### Records
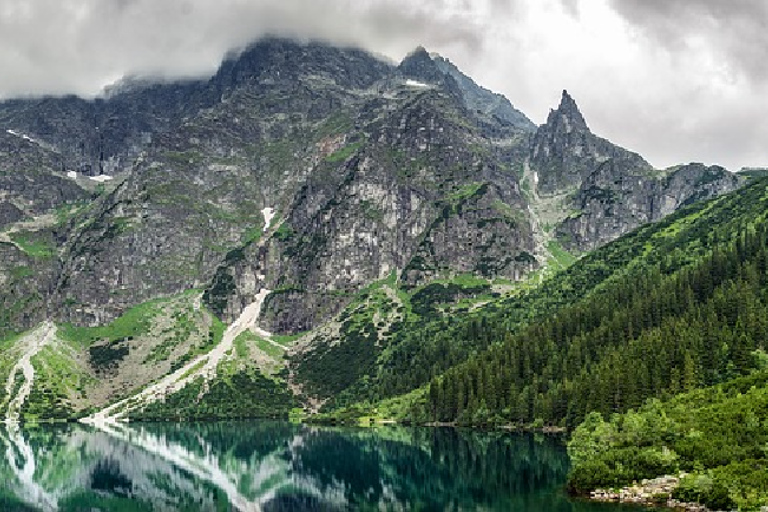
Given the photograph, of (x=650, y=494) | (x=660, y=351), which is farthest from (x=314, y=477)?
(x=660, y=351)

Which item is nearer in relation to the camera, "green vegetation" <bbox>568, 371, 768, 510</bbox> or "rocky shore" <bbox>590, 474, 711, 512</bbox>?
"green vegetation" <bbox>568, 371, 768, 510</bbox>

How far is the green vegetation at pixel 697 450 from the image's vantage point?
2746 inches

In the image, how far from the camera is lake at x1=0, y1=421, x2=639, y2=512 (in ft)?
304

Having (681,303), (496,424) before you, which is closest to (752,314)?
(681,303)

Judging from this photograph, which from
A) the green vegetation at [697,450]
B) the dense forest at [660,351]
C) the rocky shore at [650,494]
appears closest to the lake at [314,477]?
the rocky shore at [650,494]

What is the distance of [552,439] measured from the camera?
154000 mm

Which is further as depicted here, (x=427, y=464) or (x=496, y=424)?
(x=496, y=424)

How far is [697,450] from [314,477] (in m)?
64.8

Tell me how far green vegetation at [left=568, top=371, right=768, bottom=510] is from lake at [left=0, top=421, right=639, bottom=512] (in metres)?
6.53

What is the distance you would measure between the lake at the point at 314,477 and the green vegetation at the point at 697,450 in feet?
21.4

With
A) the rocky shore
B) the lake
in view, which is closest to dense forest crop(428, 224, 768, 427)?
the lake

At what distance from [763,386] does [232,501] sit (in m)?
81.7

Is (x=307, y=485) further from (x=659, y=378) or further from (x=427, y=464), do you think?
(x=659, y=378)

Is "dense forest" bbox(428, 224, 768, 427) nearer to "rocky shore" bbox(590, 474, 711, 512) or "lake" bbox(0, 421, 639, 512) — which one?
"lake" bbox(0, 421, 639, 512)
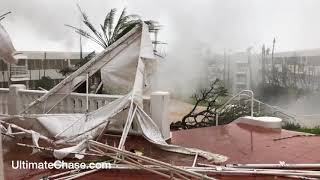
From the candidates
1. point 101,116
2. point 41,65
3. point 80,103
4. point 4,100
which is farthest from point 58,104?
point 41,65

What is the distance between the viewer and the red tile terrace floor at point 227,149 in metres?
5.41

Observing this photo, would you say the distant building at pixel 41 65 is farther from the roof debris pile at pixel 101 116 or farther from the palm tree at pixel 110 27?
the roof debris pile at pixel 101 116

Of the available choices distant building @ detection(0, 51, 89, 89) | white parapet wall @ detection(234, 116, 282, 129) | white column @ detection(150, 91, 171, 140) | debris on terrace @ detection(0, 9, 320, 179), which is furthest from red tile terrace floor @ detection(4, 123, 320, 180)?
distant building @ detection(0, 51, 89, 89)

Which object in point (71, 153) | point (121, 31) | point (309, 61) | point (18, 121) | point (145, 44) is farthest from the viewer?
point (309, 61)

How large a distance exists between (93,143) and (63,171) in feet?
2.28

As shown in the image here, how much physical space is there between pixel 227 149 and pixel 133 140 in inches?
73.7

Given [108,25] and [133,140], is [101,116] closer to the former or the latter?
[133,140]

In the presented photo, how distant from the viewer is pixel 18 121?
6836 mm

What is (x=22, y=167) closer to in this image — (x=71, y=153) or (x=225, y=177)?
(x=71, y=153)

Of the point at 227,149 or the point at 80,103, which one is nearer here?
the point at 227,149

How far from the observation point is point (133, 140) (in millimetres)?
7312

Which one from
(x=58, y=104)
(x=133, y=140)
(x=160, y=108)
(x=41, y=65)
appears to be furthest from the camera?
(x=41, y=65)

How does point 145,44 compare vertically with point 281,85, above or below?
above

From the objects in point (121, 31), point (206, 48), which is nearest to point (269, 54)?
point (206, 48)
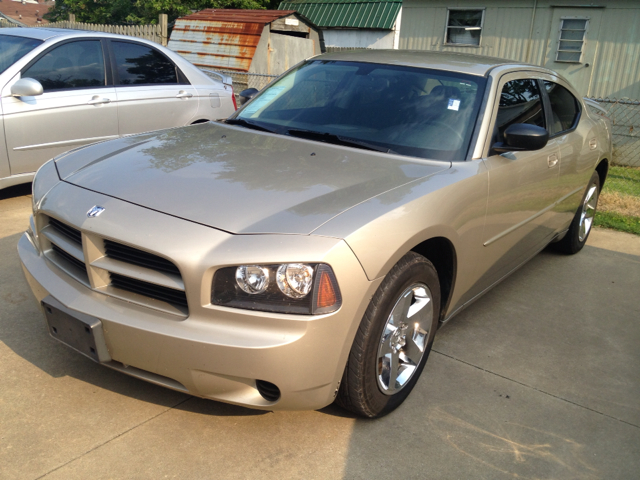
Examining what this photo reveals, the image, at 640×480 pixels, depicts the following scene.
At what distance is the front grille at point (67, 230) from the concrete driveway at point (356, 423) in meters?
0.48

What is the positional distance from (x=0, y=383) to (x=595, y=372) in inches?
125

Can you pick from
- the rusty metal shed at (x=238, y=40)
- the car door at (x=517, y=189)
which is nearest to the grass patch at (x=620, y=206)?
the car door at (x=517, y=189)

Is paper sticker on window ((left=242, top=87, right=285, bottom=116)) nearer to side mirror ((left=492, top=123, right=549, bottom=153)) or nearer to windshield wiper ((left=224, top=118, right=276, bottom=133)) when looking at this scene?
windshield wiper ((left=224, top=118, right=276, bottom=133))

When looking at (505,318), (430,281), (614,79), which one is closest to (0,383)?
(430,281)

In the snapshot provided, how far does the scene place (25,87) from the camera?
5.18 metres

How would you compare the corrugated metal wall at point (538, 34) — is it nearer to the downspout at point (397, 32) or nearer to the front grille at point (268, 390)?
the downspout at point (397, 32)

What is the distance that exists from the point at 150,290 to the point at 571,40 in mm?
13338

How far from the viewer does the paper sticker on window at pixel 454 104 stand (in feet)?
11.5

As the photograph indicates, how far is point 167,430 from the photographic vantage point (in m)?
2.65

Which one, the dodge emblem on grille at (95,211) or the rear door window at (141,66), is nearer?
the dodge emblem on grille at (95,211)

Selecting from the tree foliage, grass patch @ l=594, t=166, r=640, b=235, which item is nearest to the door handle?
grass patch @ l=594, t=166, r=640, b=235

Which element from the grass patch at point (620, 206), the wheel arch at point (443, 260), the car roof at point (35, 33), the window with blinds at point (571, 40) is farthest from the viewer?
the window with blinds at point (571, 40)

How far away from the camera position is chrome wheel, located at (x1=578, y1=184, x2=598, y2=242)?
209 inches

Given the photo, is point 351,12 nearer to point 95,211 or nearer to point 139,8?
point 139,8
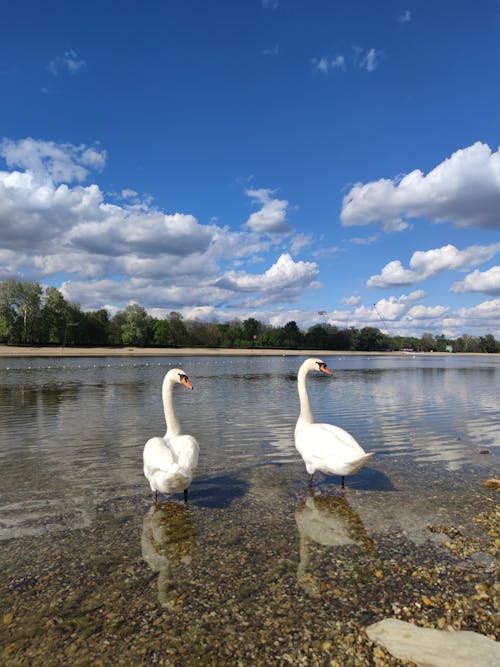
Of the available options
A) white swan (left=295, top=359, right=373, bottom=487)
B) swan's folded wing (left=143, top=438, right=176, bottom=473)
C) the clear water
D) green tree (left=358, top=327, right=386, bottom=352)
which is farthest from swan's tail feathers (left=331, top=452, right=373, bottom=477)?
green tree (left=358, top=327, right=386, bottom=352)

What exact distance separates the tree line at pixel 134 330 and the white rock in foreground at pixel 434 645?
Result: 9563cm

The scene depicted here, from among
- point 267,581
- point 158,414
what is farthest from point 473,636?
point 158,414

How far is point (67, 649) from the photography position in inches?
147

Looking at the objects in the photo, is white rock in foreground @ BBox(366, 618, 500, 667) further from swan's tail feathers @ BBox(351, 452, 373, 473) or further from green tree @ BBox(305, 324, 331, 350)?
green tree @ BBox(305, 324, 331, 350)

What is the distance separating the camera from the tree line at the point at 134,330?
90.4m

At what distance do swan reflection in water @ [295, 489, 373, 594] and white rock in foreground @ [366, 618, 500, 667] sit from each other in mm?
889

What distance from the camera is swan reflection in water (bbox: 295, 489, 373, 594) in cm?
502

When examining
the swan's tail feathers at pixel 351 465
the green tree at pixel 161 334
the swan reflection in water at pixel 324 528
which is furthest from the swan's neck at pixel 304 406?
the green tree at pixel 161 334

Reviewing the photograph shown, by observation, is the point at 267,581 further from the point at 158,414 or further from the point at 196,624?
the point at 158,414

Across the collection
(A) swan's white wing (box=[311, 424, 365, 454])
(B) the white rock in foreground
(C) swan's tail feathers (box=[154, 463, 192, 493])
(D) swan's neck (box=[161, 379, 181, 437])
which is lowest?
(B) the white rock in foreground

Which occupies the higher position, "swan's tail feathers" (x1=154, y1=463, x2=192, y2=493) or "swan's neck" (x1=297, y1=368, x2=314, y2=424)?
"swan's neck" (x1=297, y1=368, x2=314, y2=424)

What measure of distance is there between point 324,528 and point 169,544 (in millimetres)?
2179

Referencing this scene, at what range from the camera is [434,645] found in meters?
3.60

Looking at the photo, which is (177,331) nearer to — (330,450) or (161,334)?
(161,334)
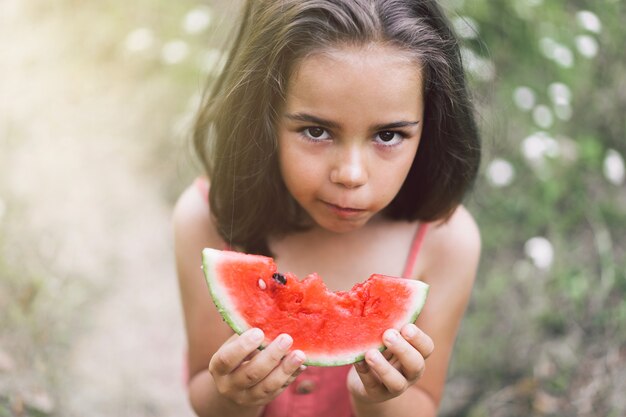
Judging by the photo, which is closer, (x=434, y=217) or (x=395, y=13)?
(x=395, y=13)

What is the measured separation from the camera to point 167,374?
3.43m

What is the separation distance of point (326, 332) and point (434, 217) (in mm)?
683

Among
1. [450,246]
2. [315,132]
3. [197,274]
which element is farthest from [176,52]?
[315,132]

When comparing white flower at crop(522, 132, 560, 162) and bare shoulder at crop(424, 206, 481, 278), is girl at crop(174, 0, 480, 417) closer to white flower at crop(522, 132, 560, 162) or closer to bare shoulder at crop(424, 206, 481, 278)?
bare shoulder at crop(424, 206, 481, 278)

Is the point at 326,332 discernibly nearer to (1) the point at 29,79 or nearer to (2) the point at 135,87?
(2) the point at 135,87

### Goal of the exercise
Restate verbatim the lines running from the line with "Reviewing the photograph" through the end of the material; both ends count, and images are omitted.

### Written response
Reviewing the photograph shown, by observation, is the point at 267,581 further from the point at 158,414 or further from the point at 196,624?
the point at 158,414

Across the collection
(A) swan's white wing (box=[311, 424, 365, 454])
(B) the white rock in foreground
(C) swan's tail feathers (box=[154, 463, 192, 493])
(D) swan's neck (box=[161, 379, 181, 437])
which is lowest?
(B) the white rock in foreground

Which occupies the higher position, "swan's tail feathers" (x1=154, y1=463, x2=192, y2=493) or "swan's neck" (x1=297, y1=368, x2=314, y2=424)?
"swan's neck" (x1=297, y1=368, x2=314, y2=424)

What measure of distance is there between point 324,528 and point 169,544 (in millimetres)?
2179

Referencing this scene, at what range from the camera is [434,645] found in meters?
3.60

Looking at the photo, which is (177,331) nearer to — (330,450) or (161,334)?
(161,334)
Judging by the photo, which is closer, (x=434, y=217) or (x=395, y=13)?
(x=395, y=13)

What is the measured separation from the camera to point 167,374?
3.43m

What is the separation distance of point (326, 332) and point (434, 217) (in mm)?
683

Among
1. [450,246]
2. [315,132]
3. [197,274]
which element is farthest from [176,52]?
[315,132]

When comparing white flower at crop(522, 132, 560, 162) and bare shoulder at crop(424, 206, 481, 278), is girl at crop(174, 0, 480, 417) closer to white flower at crop(522, 132, 560, 162) or closer to bare shoulder at crop(424, 206, 481, 278)?
bare shoulder at crop(424, 206, 481, 278)

Is the point at 326,332 discernibly nearer to (1) the point at 29,79 or nearer to (2) the point at 135,87?
(2) the point at 135,87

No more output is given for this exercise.